# Document segment
Although she's learned that every clinician and every institution respond to these kinds of events uniquely, the research shows some factors that second victims share. Scott says they tend to:
The six-stage trajectory
After a decade of research, much of it emerging from the MUHC's forYOU program, which provides support for second victims, Scott and her colleagues have identified the phenomenon’s six-stage trajectory.
She notes that not every second victim experiences all of these stages, nor proceeds through them in the same sequence. But after dozens of interviews, this framework has emerged.
The first three stages represent "impact realization." In the first stage — chaos and accident response — clinicians realize that an error or event has occurred. In the process of trying to get help or stabilize the patient, they may experience a wave of emotions that distract them or prevent them from continuing to provide care.
In the second stage — labeled intrusive reflections — second victims begin to continually re-evaluate the scenario, with some self-isolating and reporting feeling inadequate or haunted by re-enactments of the event. In the third stage — restoring personal integrity — these clinicians focus on concerns such as workplace acceptance and gossip management. Fear is prevalent, embodied in questions such as "What will others think?" or "Will I ever be a trusted member of this team again?"

# Listed records
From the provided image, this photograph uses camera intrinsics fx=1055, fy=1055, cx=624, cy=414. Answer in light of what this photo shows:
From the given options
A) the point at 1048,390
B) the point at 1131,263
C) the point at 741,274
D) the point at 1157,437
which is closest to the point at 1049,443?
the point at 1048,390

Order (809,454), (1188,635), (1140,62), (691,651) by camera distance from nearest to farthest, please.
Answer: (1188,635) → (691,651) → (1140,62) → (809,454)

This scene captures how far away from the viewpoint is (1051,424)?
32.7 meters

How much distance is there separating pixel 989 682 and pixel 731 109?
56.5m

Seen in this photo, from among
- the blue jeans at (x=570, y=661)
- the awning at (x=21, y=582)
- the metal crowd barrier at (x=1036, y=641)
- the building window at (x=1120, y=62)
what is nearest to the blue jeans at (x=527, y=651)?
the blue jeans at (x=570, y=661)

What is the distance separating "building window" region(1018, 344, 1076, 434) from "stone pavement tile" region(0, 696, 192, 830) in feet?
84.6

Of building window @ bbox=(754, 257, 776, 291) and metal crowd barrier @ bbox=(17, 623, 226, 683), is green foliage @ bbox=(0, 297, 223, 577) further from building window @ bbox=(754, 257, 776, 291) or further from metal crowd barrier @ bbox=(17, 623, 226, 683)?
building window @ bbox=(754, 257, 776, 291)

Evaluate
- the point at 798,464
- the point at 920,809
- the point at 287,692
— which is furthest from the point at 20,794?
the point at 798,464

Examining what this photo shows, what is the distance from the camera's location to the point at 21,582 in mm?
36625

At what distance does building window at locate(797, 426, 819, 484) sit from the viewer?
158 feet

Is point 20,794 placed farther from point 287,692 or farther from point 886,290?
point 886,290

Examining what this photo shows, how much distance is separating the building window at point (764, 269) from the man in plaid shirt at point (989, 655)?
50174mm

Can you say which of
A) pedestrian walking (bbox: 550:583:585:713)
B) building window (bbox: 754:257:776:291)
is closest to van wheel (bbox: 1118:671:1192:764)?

# Required tasks
**A.** According to the passage on second victims, what do the first three stages represent?
**B.** From the passage on second victims, reproduce word for word the part from "Although she's learned" to "phenomenon’s six-stage trajectory.".

# Responses per task
**A.** They represent "impact realization."

**B.**
Although she's learned that every clinician and every institution respond to these kinds of events uniquely, the research shows some factors that second victims share. Scott says they tend to:
The six-stage trajectory
After a decade of research, much of it emerging from the MUHC's forYOU program, which provides support for second victims, Scott and her colleagues have identified the phenomenon’s six-stage trajectory.